Ark Encounter, the proposed creationist theme park in northern Kentucky, continues to attract comment. According to the Louisville Courier-Journal (December 1, 2010), "Ark Encounter, which will feature a 500-foot-long wooden replica of Noah’s Ark containing live animals such as juvenile giraffes, is projected to cost $150 million and create 900 jobs ... The park, to be located on 800 acres in Grant County off Interstate 75, also will include a Walled City, live animal shows, a replica of the Tower of Babel, a 500-seat special-effects theater, an aviary and a first-century Middle Eastern village." Collaborating on the project are Ark Encounters LLC and the young-earth creationist ministry Answers in Genesis, which already operates a Creation "Museum" in northern Kentucky.
Whether the project will be able to benefit from the state tourism development incentives for which its organizers have applied is still disputed. Erwin Chemerinsky of the University of California, Irvine, School of Law told The New York Times (December 5, 2010), "If this is about bringing the Bible to life, and it’s the Bible’s account of history that they’re presenting, then the government is paying for the advancement of religion." Bill Sharp of the American Civil Liberties Union of Kentucky, however, was not so dismissive, telling USA Today (December 5, 2010), "Courts have found that giving such tax exemptions on a nondiscriminatory basis does not violate the establishment clause, even when the tax exemption goes to a religious purpose."
A different potential constitutional barrier was identified by Joseph Gerth, who argued in his column for the Louisville Courier-Journal (December 6, 2010), "If there is a constitutional problem with the incentives, the problem may be more with the Kentucky Constitution, which says no one should be 'compelled to attend any place of worship, to contribute to the erection or maintenance of any such place, or to the salary or support of any minister of religion.'" As the Courier-Journal (December 1, 2010) previously noted, there are also legal concerns about whether Ark Encounter could discriminate on the basis of religion in hiring; Answers in Genesis already requires its employees to endorse its statement of faith.

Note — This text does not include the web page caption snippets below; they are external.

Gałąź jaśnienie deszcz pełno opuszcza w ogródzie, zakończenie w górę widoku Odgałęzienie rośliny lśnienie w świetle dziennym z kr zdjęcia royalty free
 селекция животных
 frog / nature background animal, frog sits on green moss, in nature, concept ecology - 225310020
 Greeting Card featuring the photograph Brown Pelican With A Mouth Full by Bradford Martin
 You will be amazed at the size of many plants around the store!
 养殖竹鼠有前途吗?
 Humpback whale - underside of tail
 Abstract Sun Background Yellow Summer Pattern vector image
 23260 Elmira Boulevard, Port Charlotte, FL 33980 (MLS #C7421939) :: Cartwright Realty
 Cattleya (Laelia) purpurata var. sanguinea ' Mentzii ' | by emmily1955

Broader concerns about the state's entanglement with the project persist, too. Writing in the Louisville Courier-Journal (December 5, 2010), Pam Platt regretted "the inevitable jokes." But after reviewing various challenges and obstacles to the integrity of education in the United States, she concluded, "So let us not consider Kentucky, and its real and perceived backwardness, apart and separate from our 49 fellow states and from the whole of the country. Yes, the proposed creationism park reinforces unfortunate stereotypes about Kentucky and Kentuckians, some of them true, but the points I assembled about the United States ought to be provoking a lot of questions about who Americans are and where, exactly, we're heading."